Ideologi Papua Bukan “Jenaka” di Jakarta
Ketika kita mulai mengetahui betapa pentingnya dialog, serta merta kita diajak juga untuk duduk setara demi kemanusiaan dan keutuhan alam ciptaan di Papua. Dengan kata lain, kita berbicara soal Papua, berarti kita duduk berbicara soal manusia dan alamnya leluhurnya. Sebab, keduanya tidak bisa dipisahkan dan tak terpisahkan. Karenanya, kita tidak bisa melupakan orang Papua lalu hanya mencintai alamnya.

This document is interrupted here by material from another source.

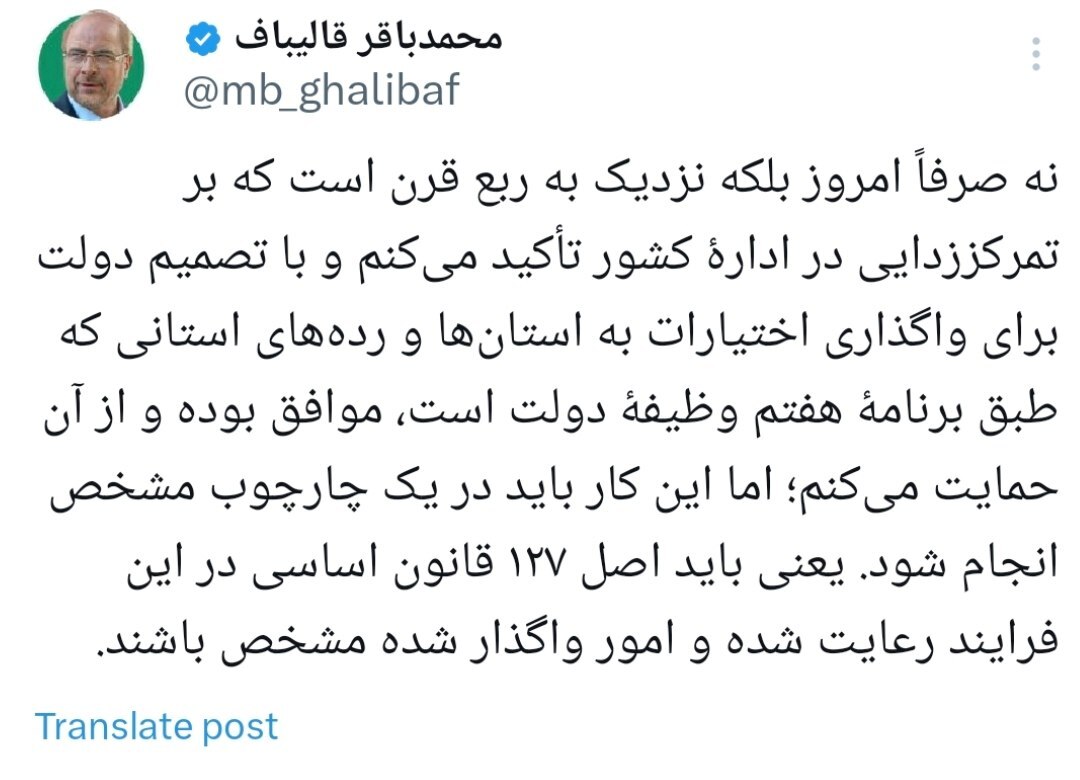 شرط قالیباف برای واگذاری اختیارات دولت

Manusia Papua dan Alam Papua merupakan satu kesatuan yang sudah dan akan terus ada sebagai bagian dari kehidupannya. Jakarta dalam hal ini tidak bisa melihat dengan “sebelah mata” manusianya kemudian mengambil alamnya. Bukan berarti orang Papua diperhatikan soal kesejahteraannya lalu alamnya dikeruk dengan semena-mena oleh kontraktor. Orang Papua ingin dihargai dan dihormati sebagai manusia yang merdeka, seperti bangsa lain.

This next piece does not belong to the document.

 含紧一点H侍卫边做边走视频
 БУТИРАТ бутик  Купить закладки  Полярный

Selain itu, orang Papua menginginkan telingah Jakarta supaya harapan dan cita-citanya dapat didengar di ruang dialog yang setara. Orang Papua tidak membutuhkan kesejahteraan melulu yang justru akan membawa orang Papua dalam genosida dan ekosida. Hal ini telah dan sedang terjadi di atas tanah Papua dalam berbagai bentuk. Rupa-rupanya juga Jakarta masih tertawa “terbahak-bahak” di atas meja sidang parlemen dan merayakan kemenangan di atas para pengungsi Intan Jaya, Nduga, Kiwirok, dan Maybrat. Hari ini, mereka sedang mengalami kelaparan dan tidak sedikit juga yang meninggal dunia akibat kelaparan maupun tertebak. Sehingga, atas nama kemanusiaan hal ini mesti diatasi dengan menarik aparat militer di lokasi konflik bersenjata. segera lakukan dialog antara Papua dan Jakarta melaui Jaringan Damai Papua (JDP). Orang Papua harus diajak dengan pendekatan kemanusiaan bukan pendekatan senjata. Senjata dengan senjata bertemu, maka tidak akan ada penyelesaian. “mari tong bicara di para-para adat”, kita bicara dari hati ke hati.
Penulis, Yosep Riki Yatipai Mahasiswa STFT “Fajar Timur” Abepura-Jayapura.